The water the Oakland starter was in got hotter in the third. Hunter Renfroe led off with a squibbler in front of the plate, and Shea Langeliers’ throw almost hit him as Jesús Aguilar was jumping out of the way of the charging Renfroe. It went as a hit for Renfroe and a throwing error by Langeliers to allow him to advance. It looked as though Waldichuk then hit Luis Rengifo with a pitch. But Renfroe had advanced to third on what he thought was a wild pitch.
A video review showed he was right, so Rengifo returrned to the batter’s box,k and Renfoe remained 90 feet from home. Waldichuck proceeded to strike Gio Urshela out, but then Logan O’Hoppe jumped all over a 91 mph four s eamer and launched 391 feet into the left center field seats for his first career home run and 3-0 Halos lead. Those were hard luck runs, but they were earned.
Alternating on the mound with him was another portsider, Tyler Anderson, making his first regular season start for the Angels since coming to them from the team that correctly describes itself as being from Los Angeles. Before that, Anderson had labored for the Rockies, Giants,, Pirates, and Mariners.
The peripatetic pitcher was a valuable member of the Dodgers’ rotation last year, in which he was named to the NL All Star team. He led the team in innings pitched, with 178-2/3, which resulted in a record of 15-5, 2.57 started against the Padres in the fourth game of the NLDS and shut San Diego out on two hits over five innings.
He impressed his present employers by no hitting them for 8-1/3 frames on June 15, although a post game scorer’s decision changed an error committed in the seventh to an infield single. The 33 year old veteran’s arsenal consists, in descending order of frequency, of a four seam fast ball, which he throws 38% of the time, a change up (31.6%), a cutter, a sinker, and an occasional curve (1.2%). He came to Oakland a 2-0, 1.08 record against the Athletics.
Anderson held the Athletics at bay for six innings, although they had runners in scoring position in the first and fourth, the latter owing to Laureano’s two out leg double. In his stint on the mound, the lefty allowed four hits and struck out four. He issued a pair of passports and plunked one batter. He threw 93 pitches, 59 of them strikes. His successor was Andrew Wantz. Carlos Estevez handled the A’s in the ninth
Taylor Ward led off the fifth with a single to left center, and then Trout blasted his first rounder tripper of the year, a 434 foot shot to dead center, and Ohtani, not to be outdone, whacked Waldichuk’s next offering, an 80 mph sweeper, 447 feet into the second deck in right center field.

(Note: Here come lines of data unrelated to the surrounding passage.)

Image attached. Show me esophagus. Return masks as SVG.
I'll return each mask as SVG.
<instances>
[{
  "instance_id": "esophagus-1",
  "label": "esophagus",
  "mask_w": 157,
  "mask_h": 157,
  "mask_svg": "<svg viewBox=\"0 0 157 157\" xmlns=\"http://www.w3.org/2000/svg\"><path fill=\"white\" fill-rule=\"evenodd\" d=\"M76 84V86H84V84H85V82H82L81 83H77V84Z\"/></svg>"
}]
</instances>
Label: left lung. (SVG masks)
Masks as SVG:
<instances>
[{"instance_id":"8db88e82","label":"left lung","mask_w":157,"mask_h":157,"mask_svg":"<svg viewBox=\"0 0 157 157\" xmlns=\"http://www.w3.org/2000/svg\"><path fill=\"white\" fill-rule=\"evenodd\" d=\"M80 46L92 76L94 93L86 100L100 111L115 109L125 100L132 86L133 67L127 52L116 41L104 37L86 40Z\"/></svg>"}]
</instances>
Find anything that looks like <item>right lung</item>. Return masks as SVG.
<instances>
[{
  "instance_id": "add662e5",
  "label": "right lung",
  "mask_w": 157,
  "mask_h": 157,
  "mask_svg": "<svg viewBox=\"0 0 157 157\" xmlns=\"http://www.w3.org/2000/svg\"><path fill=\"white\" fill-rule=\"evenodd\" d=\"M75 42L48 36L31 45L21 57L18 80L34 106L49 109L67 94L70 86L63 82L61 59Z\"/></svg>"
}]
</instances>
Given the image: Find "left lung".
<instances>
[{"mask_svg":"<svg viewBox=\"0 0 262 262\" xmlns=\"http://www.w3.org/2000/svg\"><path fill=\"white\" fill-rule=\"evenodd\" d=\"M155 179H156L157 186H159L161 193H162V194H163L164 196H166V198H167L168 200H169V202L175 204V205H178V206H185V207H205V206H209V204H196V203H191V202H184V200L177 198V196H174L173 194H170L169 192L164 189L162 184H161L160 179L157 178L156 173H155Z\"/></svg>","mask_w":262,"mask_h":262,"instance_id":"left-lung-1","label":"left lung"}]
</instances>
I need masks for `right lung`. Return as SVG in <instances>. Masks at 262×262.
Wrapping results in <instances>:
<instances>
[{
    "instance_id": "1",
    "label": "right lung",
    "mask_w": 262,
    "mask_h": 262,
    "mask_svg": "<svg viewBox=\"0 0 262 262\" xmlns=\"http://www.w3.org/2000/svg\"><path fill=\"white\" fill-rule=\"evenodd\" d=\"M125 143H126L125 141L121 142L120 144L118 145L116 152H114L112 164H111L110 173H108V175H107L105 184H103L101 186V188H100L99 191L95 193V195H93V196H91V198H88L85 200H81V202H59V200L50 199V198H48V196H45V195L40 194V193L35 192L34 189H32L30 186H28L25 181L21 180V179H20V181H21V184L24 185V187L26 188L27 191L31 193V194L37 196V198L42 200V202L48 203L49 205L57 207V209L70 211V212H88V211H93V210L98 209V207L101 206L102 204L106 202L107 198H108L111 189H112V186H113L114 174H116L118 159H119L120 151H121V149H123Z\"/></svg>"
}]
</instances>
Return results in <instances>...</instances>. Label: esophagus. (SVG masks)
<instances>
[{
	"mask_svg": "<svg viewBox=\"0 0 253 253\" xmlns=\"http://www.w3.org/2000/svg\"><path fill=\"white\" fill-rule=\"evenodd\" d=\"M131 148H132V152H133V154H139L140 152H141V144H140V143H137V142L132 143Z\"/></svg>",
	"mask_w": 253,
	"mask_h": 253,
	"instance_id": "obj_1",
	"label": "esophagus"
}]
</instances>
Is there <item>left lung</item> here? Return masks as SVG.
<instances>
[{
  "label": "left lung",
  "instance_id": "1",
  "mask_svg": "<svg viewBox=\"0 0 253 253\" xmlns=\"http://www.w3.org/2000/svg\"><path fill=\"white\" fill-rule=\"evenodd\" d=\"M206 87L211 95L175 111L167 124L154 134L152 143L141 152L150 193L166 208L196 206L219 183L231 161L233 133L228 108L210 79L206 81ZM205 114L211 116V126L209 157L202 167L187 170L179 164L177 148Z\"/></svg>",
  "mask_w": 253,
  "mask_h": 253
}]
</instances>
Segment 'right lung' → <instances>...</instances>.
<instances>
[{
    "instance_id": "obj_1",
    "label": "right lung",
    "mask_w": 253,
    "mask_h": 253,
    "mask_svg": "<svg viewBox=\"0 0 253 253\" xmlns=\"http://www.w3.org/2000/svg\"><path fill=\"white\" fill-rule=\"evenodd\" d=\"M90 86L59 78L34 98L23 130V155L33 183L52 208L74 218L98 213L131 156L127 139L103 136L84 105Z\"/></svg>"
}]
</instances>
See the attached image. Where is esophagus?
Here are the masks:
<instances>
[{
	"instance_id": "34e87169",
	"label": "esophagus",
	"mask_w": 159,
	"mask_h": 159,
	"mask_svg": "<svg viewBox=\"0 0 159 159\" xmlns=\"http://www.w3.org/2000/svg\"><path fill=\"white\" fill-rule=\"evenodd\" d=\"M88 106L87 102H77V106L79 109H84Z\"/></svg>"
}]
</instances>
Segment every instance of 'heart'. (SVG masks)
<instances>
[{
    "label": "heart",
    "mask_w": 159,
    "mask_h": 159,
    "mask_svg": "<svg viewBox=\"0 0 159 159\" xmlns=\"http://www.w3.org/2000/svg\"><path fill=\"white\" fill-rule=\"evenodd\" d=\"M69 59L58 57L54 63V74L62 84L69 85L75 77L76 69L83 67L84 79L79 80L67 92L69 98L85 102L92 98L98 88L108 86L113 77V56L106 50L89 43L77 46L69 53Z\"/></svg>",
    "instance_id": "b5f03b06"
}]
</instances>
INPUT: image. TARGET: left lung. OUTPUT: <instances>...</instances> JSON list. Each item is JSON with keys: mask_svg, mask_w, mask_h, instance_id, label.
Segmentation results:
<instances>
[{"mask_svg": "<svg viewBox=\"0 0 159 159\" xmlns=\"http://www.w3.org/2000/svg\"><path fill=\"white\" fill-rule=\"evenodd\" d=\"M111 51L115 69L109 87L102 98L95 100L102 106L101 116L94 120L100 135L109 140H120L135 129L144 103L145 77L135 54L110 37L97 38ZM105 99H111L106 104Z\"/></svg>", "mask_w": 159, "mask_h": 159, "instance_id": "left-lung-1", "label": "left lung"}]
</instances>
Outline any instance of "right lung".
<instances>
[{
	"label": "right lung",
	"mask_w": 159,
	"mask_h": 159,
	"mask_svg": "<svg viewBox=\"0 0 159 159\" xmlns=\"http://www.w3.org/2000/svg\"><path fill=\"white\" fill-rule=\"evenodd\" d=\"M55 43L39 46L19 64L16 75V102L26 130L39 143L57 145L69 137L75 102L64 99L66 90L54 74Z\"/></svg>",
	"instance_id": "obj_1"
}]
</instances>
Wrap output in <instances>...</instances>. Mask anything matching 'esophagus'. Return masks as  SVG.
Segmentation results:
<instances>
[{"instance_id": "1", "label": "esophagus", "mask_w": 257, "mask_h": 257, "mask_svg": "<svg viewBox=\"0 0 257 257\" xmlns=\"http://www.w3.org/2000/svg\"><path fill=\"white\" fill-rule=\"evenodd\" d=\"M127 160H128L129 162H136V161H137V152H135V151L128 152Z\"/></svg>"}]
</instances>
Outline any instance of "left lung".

Bingo! In 6-0 in favor of Phil Nevin’s band of angels. Waldichuk lasted three batters into. the top of the sixth, David Fletcher’s two out fly to right was ruled, on review, to be a fair ball that resulted in a single. Zach Jackson came in to pitch and promptly gave up a single, a walk, and a wild pitch before getting Ohtani to swing and miss at an inning ending third strike.
Waldichuk had gone 5–2/3 innings and surrendered six runs, all earned, on nine hits, three of them out of the park, a walk, a wild pitch, and a hit batter. He had three Ks to hi credit. 59 of hiw 96 pitches went into the record as strikes.
Jackson didn’t come out for the visitors’ seventh; that job fell to Adrián Martínez, recently recalled from Las Vegas. He had looked good in the early innings of his few starts in the Coliseum last year but always managed to fall apart as the game progressed. Using him in middle relief seemed a good idea, and it was. The righty from Mexicali allowed just one hit in three innings and fielded his position well, with two assists and a put out.
The win went to Anderson; the loss, to Waldichuk. There was no save.
The Cleveland Guardians come to town tomorrow. Monday’s game is a 6:40 start with the A’s James Kaprielian scheduled to start against fellow righty Zach Plesac for the Guardians.